--- START Stored records ---

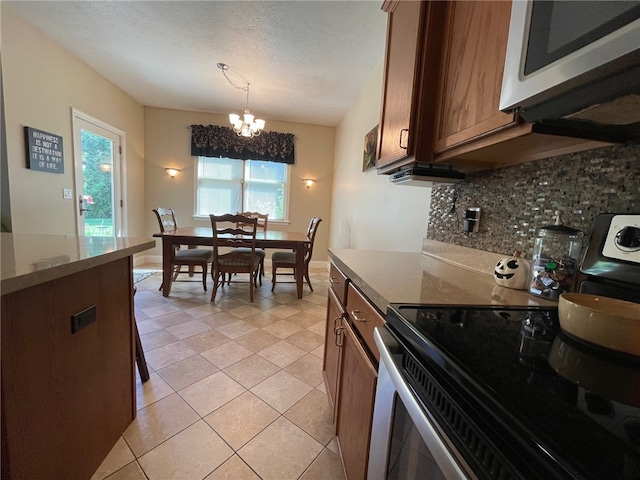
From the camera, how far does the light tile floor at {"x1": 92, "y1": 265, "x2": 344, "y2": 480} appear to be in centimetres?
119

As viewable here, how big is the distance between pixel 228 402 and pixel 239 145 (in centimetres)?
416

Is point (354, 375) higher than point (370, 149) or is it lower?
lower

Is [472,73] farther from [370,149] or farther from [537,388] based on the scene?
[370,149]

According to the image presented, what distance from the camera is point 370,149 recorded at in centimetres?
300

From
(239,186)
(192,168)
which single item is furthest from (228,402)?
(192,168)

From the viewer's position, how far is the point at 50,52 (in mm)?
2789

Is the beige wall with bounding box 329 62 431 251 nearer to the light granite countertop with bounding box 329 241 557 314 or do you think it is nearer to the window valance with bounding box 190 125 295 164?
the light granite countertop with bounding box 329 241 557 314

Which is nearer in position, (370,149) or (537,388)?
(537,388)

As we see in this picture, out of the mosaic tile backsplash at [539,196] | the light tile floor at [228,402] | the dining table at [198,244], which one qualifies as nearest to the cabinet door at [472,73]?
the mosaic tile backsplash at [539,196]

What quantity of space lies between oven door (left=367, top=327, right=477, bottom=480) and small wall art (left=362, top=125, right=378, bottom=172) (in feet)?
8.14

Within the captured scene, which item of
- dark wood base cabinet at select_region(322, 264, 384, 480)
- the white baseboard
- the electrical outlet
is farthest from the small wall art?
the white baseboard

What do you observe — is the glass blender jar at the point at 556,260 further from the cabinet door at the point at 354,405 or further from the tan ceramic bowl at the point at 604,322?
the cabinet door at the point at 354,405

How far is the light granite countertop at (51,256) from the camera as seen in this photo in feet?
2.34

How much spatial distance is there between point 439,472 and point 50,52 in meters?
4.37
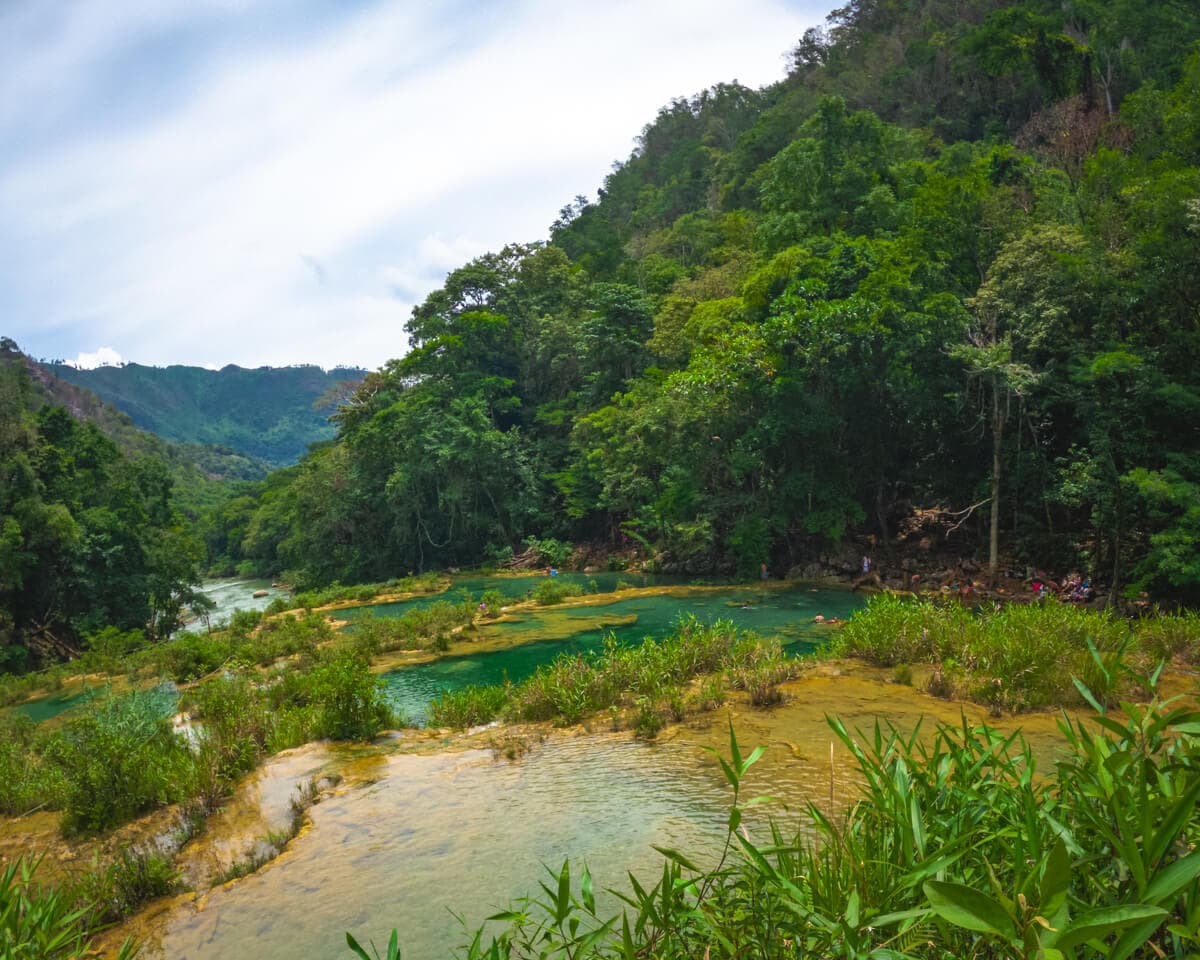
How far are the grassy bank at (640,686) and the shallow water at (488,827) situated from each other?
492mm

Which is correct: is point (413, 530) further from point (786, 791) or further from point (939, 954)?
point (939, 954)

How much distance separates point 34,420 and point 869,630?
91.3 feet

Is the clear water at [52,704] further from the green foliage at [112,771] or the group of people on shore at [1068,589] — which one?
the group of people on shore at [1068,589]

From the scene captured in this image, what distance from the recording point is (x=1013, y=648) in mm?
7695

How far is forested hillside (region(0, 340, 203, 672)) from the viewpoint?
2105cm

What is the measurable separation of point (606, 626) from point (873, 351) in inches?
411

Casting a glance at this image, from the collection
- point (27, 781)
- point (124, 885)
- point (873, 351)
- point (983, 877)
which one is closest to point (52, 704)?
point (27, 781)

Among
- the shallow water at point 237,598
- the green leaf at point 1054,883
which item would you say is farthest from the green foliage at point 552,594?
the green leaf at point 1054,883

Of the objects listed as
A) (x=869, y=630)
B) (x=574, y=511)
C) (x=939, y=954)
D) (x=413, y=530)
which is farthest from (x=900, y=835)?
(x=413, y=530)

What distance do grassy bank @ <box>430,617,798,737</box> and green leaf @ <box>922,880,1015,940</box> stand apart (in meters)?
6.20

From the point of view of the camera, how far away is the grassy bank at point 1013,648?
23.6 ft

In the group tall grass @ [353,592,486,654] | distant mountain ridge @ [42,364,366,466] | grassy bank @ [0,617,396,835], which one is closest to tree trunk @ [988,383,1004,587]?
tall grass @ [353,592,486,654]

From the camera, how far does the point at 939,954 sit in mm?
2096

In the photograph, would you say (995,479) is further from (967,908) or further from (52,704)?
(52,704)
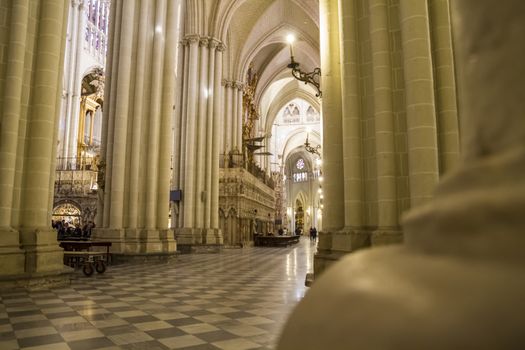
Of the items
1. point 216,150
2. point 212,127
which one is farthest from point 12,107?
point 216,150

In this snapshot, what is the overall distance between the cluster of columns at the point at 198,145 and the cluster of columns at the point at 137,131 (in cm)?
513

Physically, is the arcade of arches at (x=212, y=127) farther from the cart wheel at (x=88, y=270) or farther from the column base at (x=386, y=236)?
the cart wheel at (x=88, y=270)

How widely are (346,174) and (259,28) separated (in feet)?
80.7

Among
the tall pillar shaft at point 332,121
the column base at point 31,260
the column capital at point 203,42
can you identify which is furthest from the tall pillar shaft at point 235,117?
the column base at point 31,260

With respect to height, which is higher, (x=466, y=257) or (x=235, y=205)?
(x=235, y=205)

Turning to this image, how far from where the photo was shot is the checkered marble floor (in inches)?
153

--- END Stored records ---
--- START Stored records ---

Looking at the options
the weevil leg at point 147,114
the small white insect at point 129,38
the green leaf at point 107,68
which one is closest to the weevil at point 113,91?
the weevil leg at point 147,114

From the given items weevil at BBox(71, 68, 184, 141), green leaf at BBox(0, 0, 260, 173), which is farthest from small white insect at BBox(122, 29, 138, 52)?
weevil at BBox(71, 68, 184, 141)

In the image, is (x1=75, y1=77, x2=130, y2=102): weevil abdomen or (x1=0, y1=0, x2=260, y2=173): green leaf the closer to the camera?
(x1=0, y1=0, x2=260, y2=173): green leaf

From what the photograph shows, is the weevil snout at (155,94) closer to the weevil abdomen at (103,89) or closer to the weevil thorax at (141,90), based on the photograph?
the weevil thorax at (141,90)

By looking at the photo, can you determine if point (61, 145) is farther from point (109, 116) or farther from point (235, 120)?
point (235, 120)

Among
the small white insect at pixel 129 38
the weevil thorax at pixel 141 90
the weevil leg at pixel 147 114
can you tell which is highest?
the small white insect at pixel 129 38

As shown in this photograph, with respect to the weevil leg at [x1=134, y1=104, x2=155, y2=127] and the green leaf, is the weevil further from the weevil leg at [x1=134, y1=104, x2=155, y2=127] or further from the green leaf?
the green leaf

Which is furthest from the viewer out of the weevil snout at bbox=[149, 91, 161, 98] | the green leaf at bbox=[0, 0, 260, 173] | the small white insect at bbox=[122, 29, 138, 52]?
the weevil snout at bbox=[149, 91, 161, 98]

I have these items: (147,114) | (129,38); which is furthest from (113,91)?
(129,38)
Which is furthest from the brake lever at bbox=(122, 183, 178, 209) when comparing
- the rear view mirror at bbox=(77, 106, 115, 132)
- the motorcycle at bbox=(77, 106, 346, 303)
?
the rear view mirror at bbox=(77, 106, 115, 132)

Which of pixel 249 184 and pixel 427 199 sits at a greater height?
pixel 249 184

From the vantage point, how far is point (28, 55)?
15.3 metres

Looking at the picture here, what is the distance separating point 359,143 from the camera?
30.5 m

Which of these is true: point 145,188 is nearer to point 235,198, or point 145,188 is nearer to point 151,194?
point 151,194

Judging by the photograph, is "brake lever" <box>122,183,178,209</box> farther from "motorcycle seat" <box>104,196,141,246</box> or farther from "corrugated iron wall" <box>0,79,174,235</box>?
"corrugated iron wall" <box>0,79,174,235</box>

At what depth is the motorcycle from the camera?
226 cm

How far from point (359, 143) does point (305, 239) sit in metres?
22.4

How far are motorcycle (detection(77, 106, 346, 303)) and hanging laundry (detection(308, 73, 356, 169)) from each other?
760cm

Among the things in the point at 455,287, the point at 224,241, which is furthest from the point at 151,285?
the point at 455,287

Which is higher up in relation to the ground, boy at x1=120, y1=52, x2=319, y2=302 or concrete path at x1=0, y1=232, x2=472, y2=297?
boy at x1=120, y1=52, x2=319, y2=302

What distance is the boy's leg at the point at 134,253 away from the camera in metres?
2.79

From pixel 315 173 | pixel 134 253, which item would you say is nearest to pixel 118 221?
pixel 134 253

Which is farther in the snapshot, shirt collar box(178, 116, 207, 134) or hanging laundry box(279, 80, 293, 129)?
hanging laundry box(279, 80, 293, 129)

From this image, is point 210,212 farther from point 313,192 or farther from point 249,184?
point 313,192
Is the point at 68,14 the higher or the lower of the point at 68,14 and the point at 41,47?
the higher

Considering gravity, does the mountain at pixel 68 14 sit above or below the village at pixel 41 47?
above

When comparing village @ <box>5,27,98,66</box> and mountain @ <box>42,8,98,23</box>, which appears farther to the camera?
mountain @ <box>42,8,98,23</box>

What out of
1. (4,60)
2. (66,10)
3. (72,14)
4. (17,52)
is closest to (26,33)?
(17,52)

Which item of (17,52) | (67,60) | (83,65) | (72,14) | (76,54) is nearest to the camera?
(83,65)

--- END Stored records ---

__What the task asks__. Tally the lines in the material above that contain the word "meters", and give only that number.

__Exercise solution__. 2